__WORK TO COMPLETE__
Copy each line below that contains the string "Pakistan".

======== ENTRIES SUPPLIED ========

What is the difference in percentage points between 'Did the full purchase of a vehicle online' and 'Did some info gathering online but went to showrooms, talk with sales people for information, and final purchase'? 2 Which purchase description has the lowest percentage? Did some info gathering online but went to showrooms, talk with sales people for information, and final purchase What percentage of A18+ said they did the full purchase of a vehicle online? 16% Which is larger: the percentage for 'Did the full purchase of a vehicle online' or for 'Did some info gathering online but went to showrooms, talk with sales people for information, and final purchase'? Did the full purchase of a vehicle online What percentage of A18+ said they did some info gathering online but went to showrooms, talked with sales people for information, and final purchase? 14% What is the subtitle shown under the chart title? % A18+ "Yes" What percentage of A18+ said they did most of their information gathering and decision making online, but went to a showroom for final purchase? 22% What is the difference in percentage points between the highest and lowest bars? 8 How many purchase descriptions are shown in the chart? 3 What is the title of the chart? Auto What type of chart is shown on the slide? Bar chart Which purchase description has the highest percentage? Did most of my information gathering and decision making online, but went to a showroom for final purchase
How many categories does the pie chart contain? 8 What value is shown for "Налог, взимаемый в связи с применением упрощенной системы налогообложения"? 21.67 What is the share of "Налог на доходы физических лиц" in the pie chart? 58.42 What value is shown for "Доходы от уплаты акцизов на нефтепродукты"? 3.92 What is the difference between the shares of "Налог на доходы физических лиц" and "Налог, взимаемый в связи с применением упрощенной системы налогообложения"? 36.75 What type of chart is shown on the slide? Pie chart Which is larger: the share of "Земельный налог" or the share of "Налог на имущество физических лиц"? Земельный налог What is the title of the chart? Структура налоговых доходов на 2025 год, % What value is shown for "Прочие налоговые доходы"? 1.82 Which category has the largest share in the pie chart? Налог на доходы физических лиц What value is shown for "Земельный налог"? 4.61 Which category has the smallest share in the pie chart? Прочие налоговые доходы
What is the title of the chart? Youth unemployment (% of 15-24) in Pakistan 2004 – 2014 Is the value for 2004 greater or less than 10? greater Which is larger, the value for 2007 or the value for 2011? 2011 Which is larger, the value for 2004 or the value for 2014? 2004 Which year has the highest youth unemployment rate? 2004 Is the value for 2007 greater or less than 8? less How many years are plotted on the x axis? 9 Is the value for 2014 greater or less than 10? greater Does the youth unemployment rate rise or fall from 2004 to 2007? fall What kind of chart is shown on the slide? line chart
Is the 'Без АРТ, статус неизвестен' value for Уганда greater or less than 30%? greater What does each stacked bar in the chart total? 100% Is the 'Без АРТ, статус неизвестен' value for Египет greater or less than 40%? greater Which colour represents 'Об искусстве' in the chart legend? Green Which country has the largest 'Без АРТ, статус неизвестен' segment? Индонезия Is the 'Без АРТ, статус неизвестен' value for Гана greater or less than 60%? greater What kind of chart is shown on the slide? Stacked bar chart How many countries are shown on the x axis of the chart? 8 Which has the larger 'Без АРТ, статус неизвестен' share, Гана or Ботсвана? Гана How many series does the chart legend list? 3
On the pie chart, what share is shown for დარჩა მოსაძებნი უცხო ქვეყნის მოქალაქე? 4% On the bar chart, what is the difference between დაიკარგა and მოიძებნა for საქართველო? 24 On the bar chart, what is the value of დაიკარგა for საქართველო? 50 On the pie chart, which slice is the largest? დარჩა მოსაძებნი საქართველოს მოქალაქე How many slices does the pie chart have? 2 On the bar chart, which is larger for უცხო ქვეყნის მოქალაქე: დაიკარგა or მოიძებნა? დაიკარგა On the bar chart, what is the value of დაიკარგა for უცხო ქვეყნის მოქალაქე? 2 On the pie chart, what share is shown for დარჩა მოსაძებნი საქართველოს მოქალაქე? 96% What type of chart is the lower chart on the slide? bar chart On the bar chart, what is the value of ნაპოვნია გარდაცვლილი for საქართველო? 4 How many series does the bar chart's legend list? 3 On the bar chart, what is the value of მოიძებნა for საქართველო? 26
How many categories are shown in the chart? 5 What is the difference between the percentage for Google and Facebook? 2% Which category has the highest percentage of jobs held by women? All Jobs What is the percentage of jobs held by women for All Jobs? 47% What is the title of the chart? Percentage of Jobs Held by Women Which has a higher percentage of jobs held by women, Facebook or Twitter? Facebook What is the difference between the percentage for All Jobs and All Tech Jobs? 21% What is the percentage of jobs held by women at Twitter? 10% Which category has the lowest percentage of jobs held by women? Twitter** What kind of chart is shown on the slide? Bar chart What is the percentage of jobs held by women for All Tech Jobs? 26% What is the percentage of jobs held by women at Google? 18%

========

__RESULT OF THIS EXERCISE__
What is the title of the chart? Youth unemployment (% of 15-24) in Pakistan 2004 – 2014 Is the value for 2004 greater or less than 10? greater Which is larger, the value for 2007 or the value for 2011? 2011 Which is larger, the value for 2004 or the value for 2014? 2004 Which year has the highest youth unemployment rate? 2004 Is the value for 2007 greater or less than 8? less How many years are plotted on the x axis? 9 Is the value for 2014 greater or less than 10? greater Does the youth unemployment rate rise or fall from 2004 to 2007? fall What kind of chart is shown on the slide? line chart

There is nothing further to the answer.